Word for word, set down the lines from the one that contains "logo-Tienda-Pintuco" through the final line of the data; no pictures belong in the copy.

SUPPLIED RECORDS —

"""

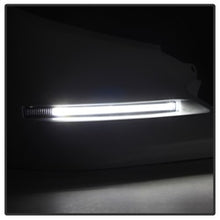 Load image into Gallery viewer, Toyota-Tundra-14-16-Daytime-Led-Running-Lights-System---White-Fl-Drl-Ttu2014-Wh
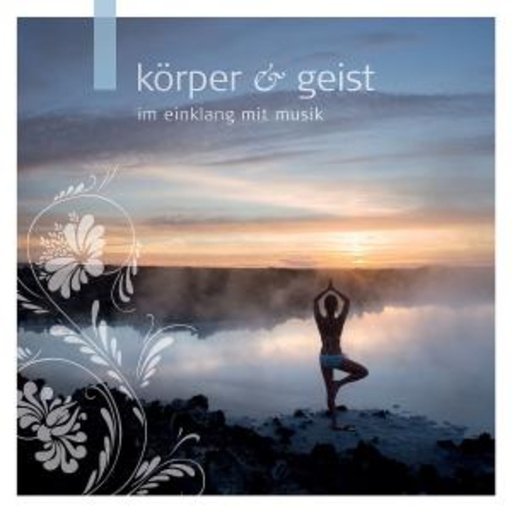 Diverse – Körper & Geist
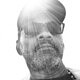 Profile picture of CAFreeman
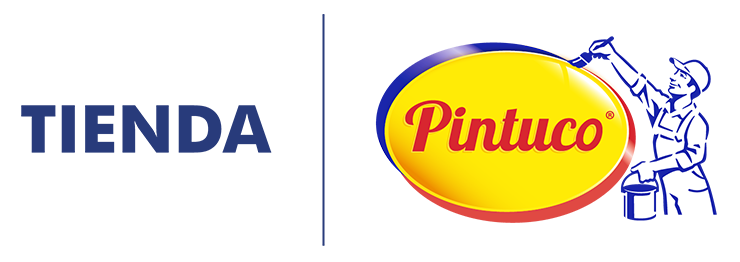 logo-Tienda-Pintuco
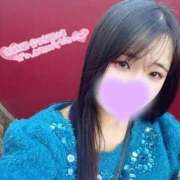 ヒメ日記 2025/03/10 20:27 投稿 あき【完全業界未経験×19歳】 ときめき純情ロリ学園～東京乙女組 新宿校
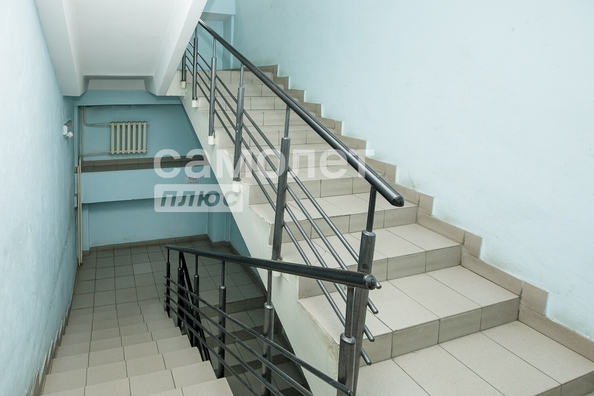 
  Продается офис 91 м². Фото 20.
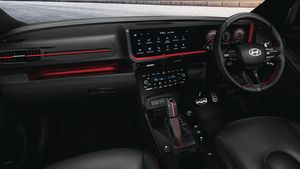 కాంపాక్ట్ ఎస్‌యూవీల సమరం.. క్రెటా, విక్టోరిస్, గ్రాండ్ విటారాలో ఏది బెస్ట్?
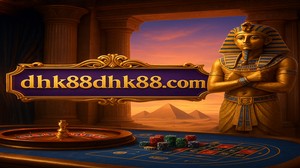 Mystery Boots Adventure Arcade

"""

RESPONSE TO THE EXERCISE —
 logo-Tienda-Pintuco
 ヒメ日記 2025/03/10 20:27 投稿 あき【完全業界未経験×19歳】 ときめき純情ロリ学園～東京乙女組 新宿校
  Продается офис 91 м². Фото 20.
 కాంపాక్ట్ ఎస్‌యూవీల సమరం.. క్రెటా, విక్టోరిస్, గ్రాండ్ విటారాలో ఏది బెస్ట్?
 Mystery Boots Adventure Arcade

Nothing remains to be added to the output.